[VIEWPOINT]Investors need good informationThe disclosure rule requires publicly traded companies to provide material information to potential investors at the same time it is provided to professional analysts and in comprehensible language.
Kim Chung-ho, a vice chairman of the Center for Free Enterprise, recently wrote here that the rule has had a short but dismal history in Korea, but he failed to distinguish between the spirit of the rule and the problems in its implementation. Let's concentrate only on the "quality of information" component because that is what Mr. Kim mainly discussed.
As a promoter of free enterprise in Korea, I understand Mr. Kim's disappointment in the poor quality of corporate communications. But he is misguided if he thinks the problem is in the rule, and not with Korean companies' long-held disregard for corporate governance, transparency and disclosure. In his criticism of the rule, Mr. Kim focuses on the inconveniences it has caused companies, their executives and (what appears to be) select analysts. He forgets that the rule was created to also protect investors and employees.
Resistance to the rule is not unique to Korea. The United States is experiencing the same challenges and issues, but Mr. Kim's contention that there is a strong demand in the United States to abolish the disclosure rule is not true. After recent corporate scandals there, there is even more pressure to keep and strengthen the rule.
Mr. Kim raises several problems with the workings of the rule, but here are three examples of how points he makes are problems with the implementation of the rule, not the disclosure requirements themselves.

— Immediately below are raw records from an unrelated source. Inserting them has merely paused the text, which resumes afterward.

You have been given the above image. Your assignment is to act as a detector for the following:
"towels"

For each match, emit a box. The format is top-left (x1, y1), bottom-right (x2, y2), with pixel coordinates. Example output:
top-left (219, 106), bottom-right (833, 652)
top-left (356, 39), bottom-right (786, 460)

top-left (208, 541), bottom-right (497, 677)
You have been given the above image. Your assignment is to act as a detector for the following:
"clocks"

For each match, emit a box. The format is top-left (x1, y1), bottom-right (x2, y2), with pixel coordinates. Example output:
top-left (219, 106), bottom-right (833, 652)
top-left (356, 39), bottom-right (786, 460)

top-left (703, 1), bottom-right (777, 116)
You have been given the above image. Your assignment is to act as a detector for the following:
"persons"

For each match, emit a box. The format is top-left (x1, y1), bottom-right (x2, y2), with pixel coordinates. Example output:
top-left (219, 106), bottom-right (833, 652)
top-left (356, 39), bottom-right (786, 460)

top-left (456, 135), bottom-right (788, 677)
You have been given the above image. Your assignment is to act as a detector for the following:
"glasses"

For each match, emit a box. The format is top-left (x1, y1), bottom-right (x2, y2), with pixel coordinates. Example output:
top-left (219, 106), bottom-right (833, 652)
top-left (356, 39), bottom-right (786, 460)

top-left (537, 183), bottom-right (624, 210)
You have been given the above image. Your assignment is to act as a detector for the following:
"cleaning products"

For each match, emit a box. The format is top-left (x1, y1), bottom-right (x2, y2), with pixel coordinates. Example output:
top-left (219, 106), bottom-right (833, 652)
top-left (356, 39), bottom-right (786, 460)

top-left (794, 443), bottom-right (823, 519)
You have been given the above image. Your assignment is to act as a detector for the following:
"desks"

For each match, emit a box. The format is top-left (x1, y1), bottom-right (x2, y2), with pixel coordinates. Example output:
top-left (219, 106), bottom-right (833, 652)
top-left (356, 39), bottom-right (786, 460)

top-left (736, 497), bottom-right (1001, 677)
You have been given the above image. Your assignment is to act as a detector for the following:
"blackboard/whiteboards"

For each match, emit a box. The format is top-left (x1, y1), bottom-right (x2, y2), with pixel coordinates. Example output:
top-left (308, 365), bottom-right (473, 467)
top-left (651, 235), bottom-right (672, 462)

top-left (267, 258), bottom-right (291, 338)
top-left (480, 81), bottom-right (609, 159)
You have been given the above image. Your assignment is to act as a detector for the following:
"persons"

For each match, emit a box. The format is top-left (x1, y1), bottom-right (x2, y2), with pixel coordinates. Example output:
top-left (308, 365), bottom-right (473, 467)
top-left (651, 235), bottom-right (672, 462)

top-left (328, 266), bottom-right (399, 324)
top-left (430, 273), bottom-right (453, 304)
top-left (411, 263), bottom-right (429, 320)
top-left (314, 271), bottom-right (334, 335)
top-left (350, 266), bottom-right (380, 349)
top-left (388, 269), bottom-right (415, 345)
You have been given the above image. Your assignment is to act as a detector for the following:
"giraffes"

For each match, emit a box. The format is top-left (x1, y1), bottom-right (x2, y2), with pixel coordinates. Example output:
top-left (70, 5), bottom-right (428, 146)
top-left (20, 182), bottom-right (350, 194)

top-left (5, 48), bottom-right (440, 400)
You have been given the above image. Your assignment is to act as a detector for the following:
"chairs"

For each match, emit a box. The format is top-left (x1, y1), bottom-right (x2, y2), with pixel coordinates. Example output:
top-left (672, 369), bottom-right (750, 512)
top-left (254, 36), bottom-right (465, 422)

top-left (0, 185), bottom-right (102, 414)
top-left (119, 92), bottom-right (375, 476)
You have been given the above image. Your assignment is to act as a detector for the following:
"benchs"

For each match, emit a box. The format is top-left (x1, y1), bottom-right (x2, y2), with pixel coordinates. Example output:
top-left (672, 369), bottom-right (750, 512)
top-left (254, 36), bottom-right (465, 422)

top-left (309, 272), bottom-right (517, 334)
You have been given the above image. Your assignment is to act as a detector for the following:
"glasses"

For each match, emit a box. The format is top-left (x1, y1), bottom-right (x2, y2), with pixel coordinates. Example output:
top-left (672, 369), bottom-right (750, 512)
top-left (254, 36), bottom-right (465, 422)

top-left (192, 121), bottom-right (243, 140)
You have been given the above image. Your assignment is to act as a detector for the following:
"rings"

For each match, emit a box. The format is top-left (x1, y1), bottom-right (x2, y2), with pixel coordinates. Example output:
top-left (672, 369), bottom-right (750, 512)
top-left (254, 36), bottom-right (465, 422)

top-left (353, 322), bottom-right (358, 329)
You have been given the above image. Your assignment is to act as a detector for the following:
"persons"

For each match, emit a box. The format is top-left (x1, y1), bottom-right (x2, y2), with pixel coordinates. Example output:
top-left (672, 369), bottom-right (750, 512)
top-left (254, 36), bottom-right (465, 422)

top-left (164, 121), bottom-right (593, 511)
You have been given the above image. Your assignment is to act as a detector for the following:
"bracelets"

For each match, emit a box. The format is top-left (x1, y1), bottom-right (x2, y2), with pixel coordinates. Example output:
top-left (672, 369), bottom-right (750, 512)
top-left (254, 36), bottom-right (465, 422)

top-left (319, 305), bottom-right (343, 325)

Mr. Kim says that executives shun fund managers and analysts because they are afraid of being reprimanded by the authorities. Not true. Executives are ignoring those people because they have nothing good to say about their companies during these trying economic times. Do we really believe that when times are good and executives have exciting news about their growth prospects and results that they will not speak because of the disclosure rule? They will want the news to go out to a wide audience in simple language. The disclosure rule, though, requires that bad news be distributed the same way as good news.
Second, In saying that company executives have "canceled a series of news conferences on next year's business outlook," Mr. Kim ignores the fact that a "safe harbor statement" was created precisely to protect executives from liability in making predictive statements. A "safe harbor statement" is a disclaimer in the U.S. Private Securities Litigation Reform Act of 1995 to encourage executives to talk about their business outlook, performance targets and other predictions. The disclaimer includes words like, "actual results could differ" and "note our risk factors": The rule requires that executives provide quality, relevant and insightful information on a timely basis.
Third, Mr. Kim also says it is not possible for one person to possess all material information regarding a company, so it would make sense to have more than one person give out material information. There is a huge problem associated with what he proposes but that is another lengthy conversation. Simply put, there should be a centralized place for information management in Korean companies. This allows for information consistency and increases a company's ability to make educated, strategic communications decisions based on centralized information. This centralized place should be in the investor relations department: The disclosure rule requires consistency in company messages and fairness in information distribution to the general public.
Either Korean regulators have failed to properly explain the rule and its use or Korean companies are choosing not to adopt the spirit of the rule. International firms with well-run investor-relations staffs say the rule has not affected their levels of disclosure -- they had been following the principles of the rule even before it was required. The only companies affected by the rule are ones that have not adopted the best investor-relations practices.
By now, many people have heard the term "Korea discount" as it applies to stock valuations. Korean companies' inability to establish credibility with investors will hinder any progress made towards global standards. Important regulations like the disclosure rule cannot be dismissed or ignored because they are inconvenient for companies here.
* The writer is an independent investor-relations consultant.